**EXERCISES TO COMPLETE**
**1.** Answer these questions using the text on exercise and digestive health.
(a) What can extra weight around the midriff push back into the gullet?
(b) What does the letter T in VEST stand for?
(c) Which two flexibility exercises does the text name?
**2.** Put this sentence from the text on exercise and digestive health into Spanish: "Regular exercise can not only help you lose weight, but it can relax you and make you feel good."
**3.** Carry on the text on exercise and digestive health from the point where it ends.

**READING TEXT**
════════════════

It may seem strange, but exercise can really help improve your digestive health. That doesn’t mean preparing your body to run a marathon, it’s about taking simple steps every day to better health.
Carrying excess weight around the midriff can really affect the digestive system. This extra weight can put pressure on the stomach, squashing food mixed with stomach acid back into the gullet – which can cause heartburn. And if this is left untreated can cause painful ulceration. In addition, constipation has been linked to obesity.
Regular exercise can not only help you lose weight, but it can relax you and make you feel good. And this can have knock on effects on your gut too. But how should you do it? Help is at hand from personal trainer Sophie Christy, and whatever the time of year she’s asking you to think about your VEST!
V = Vary your exercise
E = Everyday routines can include exercise
S = Step to it and check your exercise rates with a pedometer
T = Thirty minutes, five times a week.
Click on the letters to get more information
Varying your exercise is one of the best ways to keep you interested but also helps provide different health benefits. Combine anaerobic exercise such as weight bearing exercises with aerobic activities such as housework or walking. And flexibility exercises such as yoga and Pilates are great at keeping you supple.
Thinking about doing exercise five times a week can be hard. Automatically you think you have to go to the gym, but actually there are lots of things we do every day which can help burn calories. Try walking instead of driving when you go to the shops or visit friends and when out and about use the stairs instead of the escalators. Challenge yourself when doing the housework, can you vacuum more quickly, or polish more vigorously? Or can you try core stability exercises in front of the TV or do twenty minutes of jogging on the spot?

════════════════

Stored items
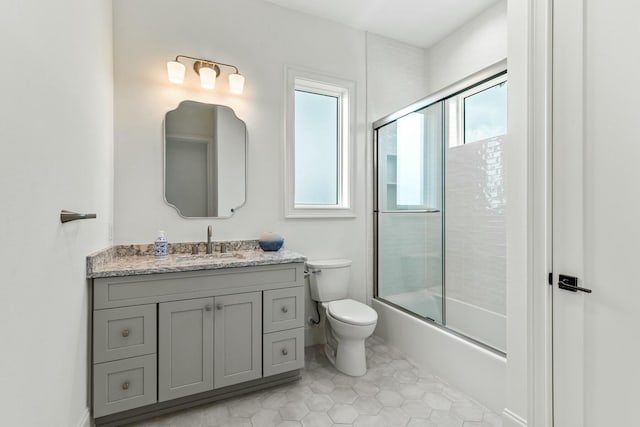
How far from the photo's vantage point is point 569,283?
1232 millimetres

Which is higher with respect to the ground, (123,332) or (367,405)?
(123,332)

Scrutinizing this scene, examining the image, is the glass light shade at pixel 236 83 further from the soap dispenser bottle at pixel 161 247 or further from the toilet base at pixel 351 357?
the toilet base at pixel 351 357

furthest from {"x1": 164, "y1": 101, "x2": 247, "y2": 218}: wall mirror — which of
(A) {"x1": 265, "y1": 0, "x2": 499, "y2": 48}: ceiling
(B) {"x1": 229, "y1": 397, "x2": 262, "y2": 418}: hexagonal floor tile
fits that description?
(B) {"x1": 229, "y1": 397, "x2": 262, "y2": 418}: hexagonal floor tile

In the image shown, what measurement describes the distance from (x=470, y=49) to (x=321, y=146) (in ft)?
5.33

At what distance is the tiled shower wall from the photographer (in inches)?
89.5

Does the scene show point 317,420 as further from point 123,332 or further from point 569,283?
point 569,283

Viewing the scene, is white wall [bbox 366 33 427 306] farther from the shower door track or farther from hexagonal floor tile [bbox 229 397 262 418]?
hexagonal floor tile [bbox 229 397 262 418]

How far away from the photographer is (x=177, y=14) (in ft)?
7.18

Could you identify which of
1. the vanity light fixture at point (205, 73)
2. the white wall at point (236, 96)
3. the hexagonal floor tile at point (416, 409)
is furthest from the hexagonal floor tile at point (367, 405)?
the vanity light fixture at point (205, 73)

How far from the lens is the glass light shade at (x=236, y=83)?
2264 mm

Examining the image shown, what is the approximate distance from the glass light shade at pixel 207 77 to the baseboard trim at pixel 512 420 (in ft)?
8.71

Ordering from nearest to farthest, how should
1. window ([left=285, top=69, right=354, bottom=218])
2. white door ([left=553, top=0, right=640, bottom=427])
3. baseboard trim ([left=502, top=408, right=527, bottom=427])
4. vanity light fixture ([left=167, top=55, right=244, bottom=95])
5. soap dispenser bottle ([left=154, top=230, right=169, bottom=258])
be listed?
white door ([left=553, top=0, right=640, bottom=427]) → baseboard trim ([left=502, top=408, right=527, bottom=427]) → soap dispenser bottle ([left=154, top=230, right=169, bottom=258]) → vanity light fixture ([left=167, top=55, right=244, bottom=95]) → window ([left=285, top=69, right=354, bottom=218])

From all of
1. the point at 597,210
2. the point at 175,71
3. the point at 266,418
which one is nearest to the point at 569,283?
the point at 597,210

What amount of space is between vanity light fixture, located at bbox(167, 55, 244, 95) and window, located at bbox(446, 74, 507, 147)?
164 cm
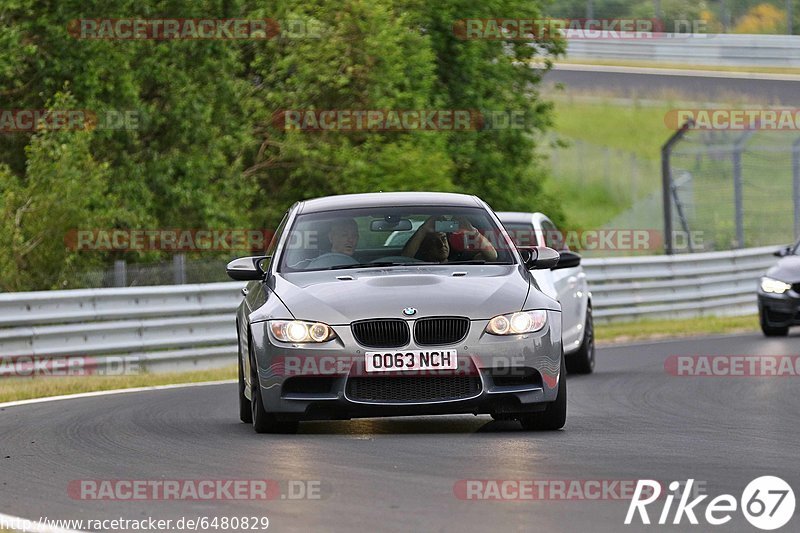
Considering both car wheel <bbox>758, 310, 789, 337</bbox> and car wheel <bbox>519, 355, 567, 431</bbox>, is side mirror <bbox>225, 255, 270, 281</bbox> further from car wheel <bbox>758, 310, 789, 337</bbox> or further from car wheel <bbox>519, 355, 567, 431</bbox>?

════════════════

**RESULTS BY TASK**
**1.**
(a) Food mixed with stomach acid
(b) Thirty minutes, five times a week
(c) Yoga and Pilates

**2.** El ejercicio regular no solo puede ayudarte a perder peso, sino que también puede relajarte y hacerte sentir bien.

**3.**
Walking around every day can add to your fitness routine. But are you getting around enough? Experts recommend taking 10,000 steps a day to avoid leading a sedentary lifestyle, so invest in a pedometer which will measure the number of steps you take. It’s a great way for monitoring your exercise rates and they can be quite cheap to purchase – so step to it!
Thirty minutes of exercise, five times a week can seem a little daunting. But thirty minutes only actually equates to 3% of your day – now is that so hard to fit in? It doesn’t need to be the same time or activity every day, but do try and fit the time in – even doing something is better than nothing at all.
But don’t exercise after your meals. Relaxation stimulates the vagus nerve and facilitates digestion. If you eat on the run or exercise within two hours of eating a meal, then not only will you feel sluggish, but the exercise will inhibit digestion causing digestive symptoms such as nausea or abdominal cramping.